Personal project
Swotta
A revision system for GCSE and A-Level students that takes spaced repetition, mastery tracking, and AI tutoring seriously.
Type
Revision and AI tutoring platform
Stack
Next.js 15, PostgreSQL + pgvector, Claude API
Tests
1,605 tests across 84 files
Code
Open source (Polyform Noncommercial)
Why this project
Why the context problem matters more than the chat interface.
I'm interested in how memory works — the biological kind and the computational kind. How spaced repetition exploits the forgetting curve. How retrieval practice strengthens recall more than re-reading ever does. How confidence calibration (knowing what you don't know) is arguably the skill most students lack and most revision tools ignore. Swotta is where those interests meet an agentic AI problem: how you give an AI enough structured context about a student — what they know, what they've forgotten, where they're miscalibrated — that it can do something genuinely useful in the moment rather than just responding to a prompt.
What existing tools get wrong
- Most revision tools track time spent, not mastery gained.
- Students don't know what they don't know — confidence miscalibration is the core problem most tools ignore.
- AI tutoring without structured context is just a chatbot with a study-themed prompt.
- Spaced repetition research is well-established but poorly applied in real products.
Design constraints
- The system had to model a full UK exam specification as a relational topic graph with prerequisite edges.
- AI sessions needed structured context — mastery state, misconceptions, learning preferences, student materials — not just a blank prompt.

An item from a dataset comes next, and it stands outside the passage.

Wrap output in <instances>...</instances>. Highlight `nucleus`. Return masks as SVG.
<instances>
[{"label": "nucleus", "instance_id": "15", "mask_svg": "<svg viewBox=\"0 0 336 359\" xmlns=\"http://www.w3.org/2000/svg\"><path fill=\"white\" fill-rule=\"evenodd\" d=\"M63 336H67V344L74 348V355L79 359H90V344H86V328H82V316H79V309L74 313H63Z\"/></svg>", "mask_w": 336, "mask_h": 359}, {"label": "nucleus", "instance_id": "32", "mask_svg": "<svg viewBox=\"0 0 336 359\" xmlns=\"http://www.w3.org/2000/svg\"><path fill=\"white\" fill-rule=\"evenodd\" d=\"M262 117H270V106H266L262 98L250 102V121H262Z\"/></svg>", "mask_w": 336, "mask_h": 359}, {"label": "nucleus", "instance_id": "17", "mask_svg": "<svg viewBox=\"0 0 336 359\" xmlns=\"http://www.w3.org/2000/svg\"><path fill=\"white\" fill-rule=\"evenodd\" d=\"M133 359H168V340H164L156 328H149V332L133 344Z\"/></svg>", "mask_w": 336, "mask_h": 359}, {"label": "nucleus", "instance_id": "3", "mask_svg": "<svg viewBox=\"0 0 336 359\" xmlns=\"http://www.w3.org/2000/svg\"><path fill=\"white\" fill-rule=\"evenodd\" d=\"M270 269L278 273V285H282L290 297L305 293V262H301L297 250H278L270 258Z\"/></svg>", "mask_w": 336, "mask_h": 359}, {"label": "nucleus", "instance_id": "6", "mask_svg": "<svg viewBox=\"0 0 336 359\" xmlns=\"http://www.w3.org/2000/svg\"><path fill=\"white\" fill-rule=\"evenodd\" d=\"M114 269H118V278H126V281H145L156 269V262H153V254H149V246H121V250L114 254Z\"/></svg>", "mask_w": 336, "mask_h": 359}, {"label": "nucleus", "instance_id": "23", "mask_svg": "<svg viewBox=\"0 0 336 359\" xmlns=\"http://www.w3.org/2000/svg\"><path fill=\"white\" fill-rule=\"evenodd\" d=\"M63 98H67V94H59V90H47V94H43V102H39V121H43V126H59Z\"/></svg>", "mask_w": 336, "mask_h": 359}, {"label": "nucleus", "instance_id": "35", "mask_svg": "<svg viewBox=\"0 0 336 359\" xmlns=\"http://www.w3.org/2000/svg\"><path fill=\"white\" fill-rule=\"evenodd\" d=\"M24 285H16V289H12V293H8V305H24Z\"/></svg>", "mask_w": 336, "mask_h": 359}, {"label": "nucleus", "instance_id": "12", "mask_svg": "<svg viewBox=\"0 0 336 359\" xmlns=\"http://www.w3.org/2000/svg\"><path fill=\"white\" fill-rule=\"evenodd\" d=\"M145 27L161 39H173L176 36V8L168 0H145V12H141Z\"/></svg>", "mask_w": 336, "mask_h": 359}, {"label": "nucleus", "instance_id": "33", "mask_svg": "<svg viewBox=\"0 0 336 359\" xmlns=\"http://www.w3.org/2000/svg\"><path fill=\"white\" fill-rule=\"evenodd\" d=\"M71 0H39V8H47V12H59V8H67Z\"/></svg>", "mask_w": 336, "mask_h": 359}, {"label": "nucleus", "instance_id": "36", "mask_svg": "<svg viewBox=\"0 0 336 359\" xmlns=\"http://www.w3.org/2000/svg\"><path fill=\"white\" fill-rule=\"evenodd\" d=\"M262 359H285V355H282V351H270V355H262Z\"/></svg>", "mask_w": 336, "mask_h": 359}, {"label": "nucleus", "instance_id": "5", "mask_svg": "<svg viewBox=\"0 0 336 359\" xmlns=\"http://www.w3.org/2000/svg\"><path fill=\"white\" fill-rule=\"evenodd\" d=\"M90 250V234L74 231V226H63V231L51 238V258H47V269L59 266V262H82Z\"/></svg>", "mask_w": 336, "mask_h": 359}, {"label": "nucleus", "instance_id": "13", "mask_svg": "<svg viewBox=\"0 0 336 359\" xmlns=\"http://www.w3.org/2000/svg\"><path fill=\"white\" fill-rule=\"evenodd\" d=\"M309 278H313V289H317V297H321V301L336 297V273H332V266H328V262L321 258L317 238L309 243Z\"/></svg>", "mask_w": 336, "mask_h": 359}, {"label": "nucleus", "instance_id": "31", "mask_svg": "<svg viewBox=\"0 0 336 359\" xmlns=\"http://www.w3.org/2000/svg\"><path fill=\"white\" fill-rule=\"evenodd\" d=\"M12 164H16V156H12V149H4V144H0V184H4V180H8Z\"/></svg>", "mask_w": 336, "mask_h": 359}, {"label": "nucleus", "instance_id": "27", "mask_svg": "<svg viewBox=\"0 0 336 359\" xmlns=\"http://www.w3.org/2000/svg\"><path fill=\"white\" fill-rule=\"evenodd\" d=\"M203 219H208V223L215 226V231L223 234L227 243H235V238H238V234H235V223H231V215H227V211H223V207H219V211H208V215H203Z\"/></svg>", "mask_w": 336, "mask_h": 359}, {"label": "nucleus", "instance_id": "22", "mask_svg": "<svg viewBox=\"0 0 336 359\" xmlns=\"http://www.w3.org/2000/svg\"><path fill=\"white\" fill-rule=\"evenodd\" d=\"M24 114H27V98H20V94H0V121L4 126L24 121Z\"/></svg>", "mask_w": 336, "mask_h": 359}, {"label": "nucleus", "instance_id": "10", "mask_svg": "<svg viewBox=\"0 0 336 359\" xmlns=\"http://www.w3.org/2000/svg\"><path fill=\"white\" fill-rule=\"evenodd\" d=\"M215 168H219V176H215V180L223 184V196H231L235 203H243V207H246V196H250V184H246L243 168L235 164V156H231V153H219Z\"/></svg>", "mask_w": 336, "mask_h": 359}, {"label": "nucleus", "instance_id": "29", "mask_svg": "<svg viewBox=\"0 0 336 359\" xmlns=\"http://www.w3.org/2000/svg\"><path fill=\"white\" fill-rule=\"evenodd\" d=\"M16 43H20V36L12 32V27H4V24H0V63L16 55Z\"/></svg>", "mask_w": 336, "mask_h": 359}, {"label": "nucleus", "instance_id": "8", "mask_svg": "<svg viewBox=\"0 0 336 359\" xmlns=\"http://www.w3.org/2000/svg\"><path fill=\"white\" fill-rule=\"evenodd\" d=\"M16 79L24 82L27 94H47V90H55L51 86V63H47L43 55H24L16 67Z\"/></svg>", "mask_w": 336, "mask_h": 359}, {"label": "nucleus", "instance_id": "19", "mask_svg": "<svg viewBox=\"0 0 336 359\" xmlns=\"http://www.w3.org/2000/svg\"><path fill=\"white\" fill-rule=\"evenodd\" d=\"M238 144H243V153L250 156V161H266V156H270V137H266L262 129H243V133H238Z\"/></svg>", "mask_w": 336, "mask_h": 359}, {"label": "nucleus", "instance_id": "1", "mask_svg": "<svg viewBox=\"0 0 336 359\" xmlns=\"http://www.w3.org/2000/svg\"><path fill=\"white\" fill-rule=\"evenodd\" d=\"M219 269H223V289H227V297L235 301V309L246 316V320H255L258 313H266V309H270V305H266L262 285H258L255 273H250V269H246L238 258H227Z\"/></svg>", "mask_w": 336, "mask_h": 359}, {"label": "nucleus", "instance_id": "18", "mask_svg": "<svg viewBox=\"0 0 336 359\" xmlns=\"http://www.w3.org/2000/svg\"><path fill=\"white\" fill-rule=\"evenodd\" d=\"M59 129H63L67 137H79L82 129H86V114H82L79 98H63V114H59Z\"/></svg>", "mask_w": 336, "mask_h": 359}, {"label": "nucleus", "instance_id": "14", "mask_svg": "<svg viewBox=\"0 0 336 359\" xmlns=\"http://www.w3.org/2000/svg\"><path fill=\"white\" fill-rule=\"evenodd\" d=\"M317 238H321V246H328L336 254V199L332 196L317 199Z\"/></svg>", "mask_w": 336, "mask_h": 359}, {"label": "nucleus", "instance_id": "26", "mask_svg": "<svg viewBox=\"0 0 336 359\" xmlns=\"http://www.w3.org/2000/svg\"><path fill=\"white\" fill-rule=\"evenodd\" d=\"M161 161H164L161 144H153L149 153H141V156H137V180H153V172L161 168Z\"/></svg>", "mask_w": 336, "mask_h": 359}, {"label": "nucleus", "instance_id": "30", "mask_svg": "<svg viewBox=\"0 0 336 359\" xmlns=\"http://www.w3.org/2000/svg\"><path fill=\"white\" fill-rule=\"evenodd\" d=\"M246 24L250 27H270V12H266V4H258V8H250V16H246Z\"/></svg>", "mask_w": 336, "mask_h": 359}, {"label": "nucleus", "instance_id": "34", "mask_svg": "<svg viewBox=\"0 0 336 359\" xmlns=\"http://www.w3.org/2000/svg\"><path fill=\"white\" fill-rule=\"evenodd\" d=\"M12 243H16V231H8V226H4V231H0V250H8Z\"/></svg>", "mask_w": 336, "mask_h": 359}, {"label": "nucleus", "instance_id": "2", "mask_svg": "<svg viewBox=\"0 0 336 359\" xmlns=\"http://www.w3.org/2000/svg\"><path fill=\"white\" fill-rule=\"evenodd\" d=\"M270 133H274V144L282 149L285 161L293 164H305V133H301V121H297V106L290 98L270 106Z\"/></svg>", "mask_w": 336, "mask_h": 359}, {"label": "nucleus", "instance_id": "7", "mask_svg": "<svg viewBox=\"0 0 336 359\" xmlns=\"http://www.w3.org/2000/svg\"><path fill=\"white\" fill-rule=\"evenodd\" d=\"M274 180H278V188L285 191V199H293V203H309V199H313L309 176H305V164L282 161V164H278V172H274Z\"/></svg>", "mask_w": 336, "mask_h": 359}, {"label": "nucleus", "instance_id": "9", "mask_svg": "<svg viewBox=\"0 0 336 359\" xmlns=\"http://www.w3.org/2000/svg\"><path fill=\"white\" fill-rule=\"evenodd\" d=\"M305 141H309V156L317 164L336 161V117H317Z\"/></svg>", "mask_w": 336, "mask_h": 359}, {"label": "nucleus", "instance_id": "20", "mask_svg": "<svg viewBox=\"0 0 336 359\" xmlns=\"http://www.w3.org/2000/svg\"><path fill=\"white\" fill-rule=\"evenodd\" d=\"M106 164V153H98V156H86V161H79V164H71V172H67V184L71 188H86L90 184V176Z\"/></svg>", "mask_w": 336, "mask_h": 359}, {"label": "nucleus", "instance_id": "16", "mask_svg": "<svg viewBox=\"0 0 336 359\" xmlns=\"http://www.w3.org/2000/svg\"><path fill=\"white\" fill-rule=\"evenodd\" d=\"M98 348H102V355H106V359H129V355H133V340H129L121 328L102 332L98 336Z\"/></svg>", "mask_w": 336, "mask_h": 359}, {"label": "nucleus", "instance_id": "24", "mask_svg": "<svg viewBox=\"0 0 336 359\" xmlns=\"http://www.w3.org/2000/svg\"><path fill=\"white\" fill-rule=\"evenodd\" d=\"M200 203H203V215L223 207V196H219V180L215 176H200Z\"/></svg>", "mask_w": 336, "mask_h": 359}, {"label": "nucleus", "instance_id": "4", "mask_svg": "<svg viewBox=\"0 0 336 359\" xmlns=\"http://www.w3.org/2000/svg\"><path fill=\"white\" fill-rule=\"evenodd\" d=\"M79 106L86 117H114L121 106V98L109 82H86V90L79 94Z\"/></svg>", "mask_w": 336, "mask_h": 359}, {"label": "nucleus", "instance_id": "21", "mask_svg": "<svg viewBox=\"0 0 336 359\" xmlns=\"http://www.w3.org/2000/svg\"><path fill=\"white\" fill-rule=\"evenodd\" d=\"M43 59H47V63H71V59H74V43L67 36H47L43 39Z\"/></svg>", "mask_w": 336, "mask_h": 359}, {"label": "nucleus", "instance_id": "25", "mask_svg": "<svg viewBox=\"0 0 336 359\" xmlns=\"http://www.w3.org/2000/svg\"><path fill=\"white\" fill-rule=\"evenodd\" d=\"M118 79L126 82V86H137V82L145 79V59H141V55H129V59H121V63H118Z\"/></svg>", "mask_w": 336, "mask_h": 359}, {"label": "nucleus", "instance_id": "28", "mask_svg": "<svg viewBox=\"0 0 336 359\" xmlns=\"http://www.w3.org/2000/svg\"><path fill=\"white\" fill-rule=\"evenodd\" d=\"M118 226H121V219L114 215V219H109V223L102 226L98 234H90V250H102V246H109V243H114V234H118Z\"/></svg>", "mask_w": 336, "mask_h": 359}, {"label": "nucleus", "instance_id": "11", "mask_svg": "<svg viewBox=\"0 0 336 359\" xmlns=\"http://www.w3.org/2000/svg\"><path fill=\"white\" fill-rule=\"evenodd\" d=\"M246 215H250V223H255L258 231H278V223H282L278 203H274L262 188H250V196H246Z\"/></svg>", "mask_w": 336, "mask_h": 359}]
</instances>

- The scheduling engine had to factor exam proximity, topic weights, and behavioural signals, not just track overdue items.
- Multi-tenant identity needed to support both families and schools from the same schema.
What I built
Structured context assembly, not a chatbot with a study prompt.
Scheduling engine
Modified SM-2 spaced repetition factoring exam proximity, topic weights from the actual specification, avoidance patterns, and confidence miscalibration. Picks both what to study and how — across 10 distinct session types.
AI study sessions
Conversational sessions powered by Claude. Each session receives the student's mastery level, known misconceptions, learning preferences, relevant chunks from their own materials (pgvector similarity search), and the qualification's mark scheme structure.
Source ingestion
Upload PDFs of class notes or past papers. Pipeline extracts text, chunks at semantic boundaries, generates embeddings, and classifies each chunk against the curriculum topic graph.
Parent reporting
Weekly reports with mastery changes, misconception narratives, confidence calibration insights, and behavioural patterns. Reports that tell parents something useful, not just "studied for 3 hours."
Multi-tenant identity
Household-as-organisation model supporting B2C families and B2B schools from the same schema, with policies resolving through five layers.
Systems involved
More than a chatbot with a curriculum prompt.
Core systems
- Curriculum topic graph with prerequisite edges (40+ tables across 5 schema layers)
- Modified SM-2 scheduling engine with exam-aware prioritisation
- AI context assembly and 15 Markdown prompt templates
- pgvector similarity search for student materials
- Inngest background jobs for ingestion, reporting, and scheduling
- Terraform-managed GCP infrastructure (Cloud Run, Cloud SQL, europe-west2)
Why it was non-trivial
- The hard part wasn't the chat interface — it was context assembly: making each AI session genuinely useful by giving it structured information about the student rather than a generic prompt.
- The scheduling engine doesn't just track what's overdue. It models exam proximity, topic weights, avoidance patterns, and confidence miscalibration to decide both what to study and how.
- The system ingests a student's actual materials, classifies them against the curriculum, and retrieves relevant chunks during sessions — no generic content.